Source document
***

Automate your RAG research
| Problem | What AutoRAG-Research does |
|---|---|
| Every dataset has a different format. | We unify the formats and pre-computed embeddings for you. Just download and use. |
| Comparing against SOTA pipelines requires implementing each one. | We implement SOTA pipelines from papers. Benchmark yours against them. |
| Every paper claims SOTA. Which one actually is? | Run all pipelines on your data with one command and compare. |
Which pipeline is really SOTA? What datasets are out there? Find it all here.
We provide pre-processed datasets with unified formats. Some include pre-computed embeddings.

***

Task
List every entry in the Problem column of the table on the AutoRAG-Research page.

Data to examine

***

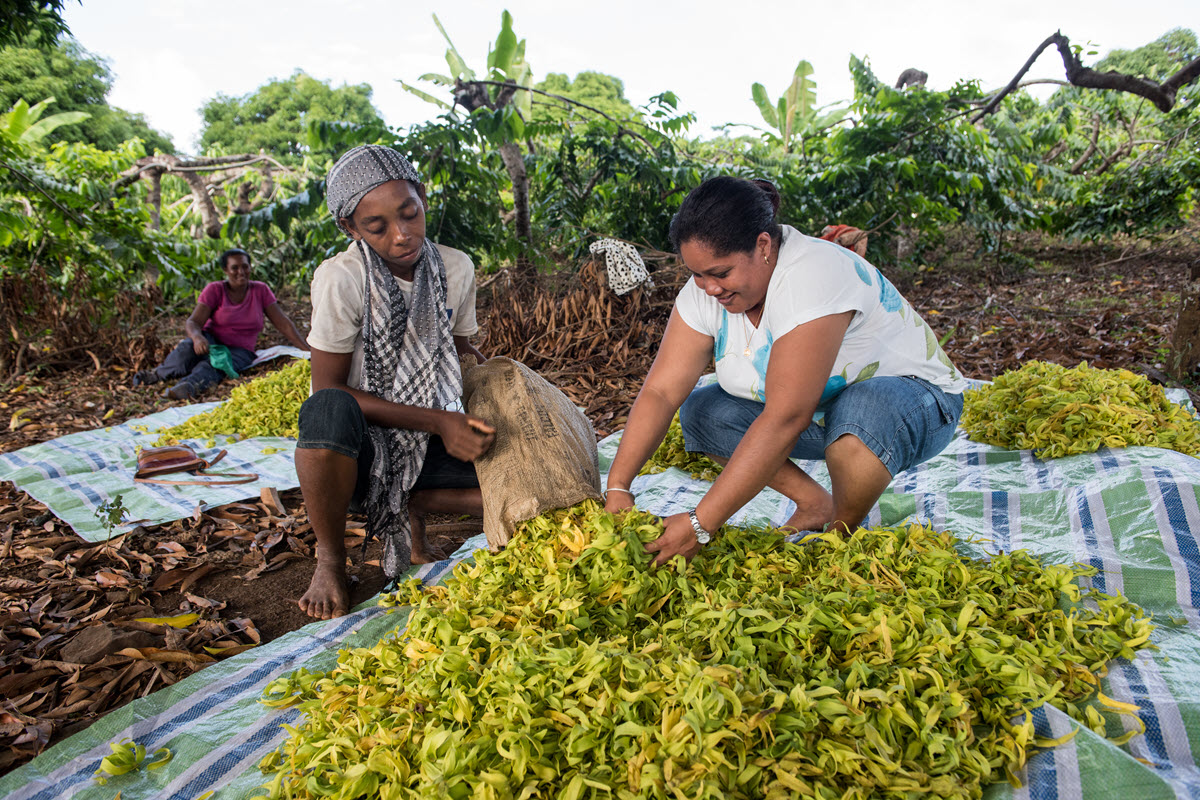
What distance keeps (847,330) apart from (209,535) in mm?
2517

***

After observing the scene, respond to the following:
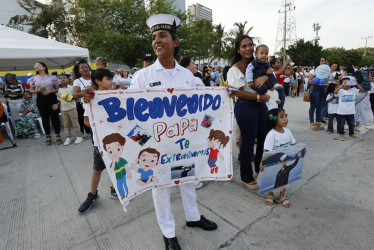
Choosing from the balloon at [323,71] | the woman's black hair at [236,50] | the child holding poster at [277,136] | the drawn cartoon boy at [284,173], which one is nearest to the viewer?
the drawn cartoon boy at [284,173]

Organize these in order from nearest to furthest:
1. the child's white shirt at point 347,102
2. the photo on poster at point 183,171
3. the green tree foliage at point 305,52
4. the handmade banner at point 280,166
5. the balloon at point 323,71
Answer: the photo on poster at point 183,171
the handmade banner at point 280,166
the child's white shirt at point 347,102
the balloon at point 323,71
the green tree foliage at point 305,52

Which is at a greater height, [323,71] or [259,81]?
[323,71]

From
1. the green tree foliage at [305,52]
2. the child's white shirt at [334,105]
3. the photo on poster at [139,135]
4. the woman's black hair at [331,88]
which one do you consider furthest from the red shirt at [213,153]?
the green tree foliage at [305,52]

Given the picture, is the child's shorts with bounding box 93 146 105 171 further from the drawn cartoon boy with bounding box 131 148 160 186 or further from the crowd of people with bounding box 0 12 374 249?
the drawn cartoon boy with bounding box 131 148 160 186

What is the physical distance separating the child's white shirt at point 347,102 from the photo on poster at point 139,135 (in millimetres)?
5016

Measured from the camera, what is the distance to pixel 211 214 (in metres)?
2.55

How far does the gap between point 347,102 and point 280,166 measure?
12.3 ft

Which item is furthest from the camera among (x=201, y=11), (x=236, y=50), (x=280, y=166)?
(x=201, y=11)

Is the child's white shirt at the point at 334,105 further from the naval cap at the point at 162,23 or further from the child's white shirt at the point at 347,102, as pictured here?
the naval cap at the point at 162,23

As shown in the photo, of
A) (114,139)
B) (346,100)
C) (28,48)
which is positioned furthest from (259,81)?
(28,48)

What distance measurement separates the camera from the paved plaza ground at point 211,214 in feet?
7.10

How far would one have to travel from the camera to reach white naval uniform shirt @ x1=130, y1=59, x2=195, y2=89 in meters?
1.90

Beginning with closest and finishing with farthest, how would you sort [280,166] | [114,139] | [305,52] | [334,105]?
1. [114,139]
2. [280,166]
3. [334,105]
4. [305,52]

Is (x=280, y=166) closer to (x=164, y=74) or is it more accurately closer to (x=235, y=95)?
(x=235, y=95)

***

Output of the exercise
- Every dataset has a different format.
- Comparing against SOTA pipelines requires implementing each one.
- Every paper claims SOTA. Which one actually is?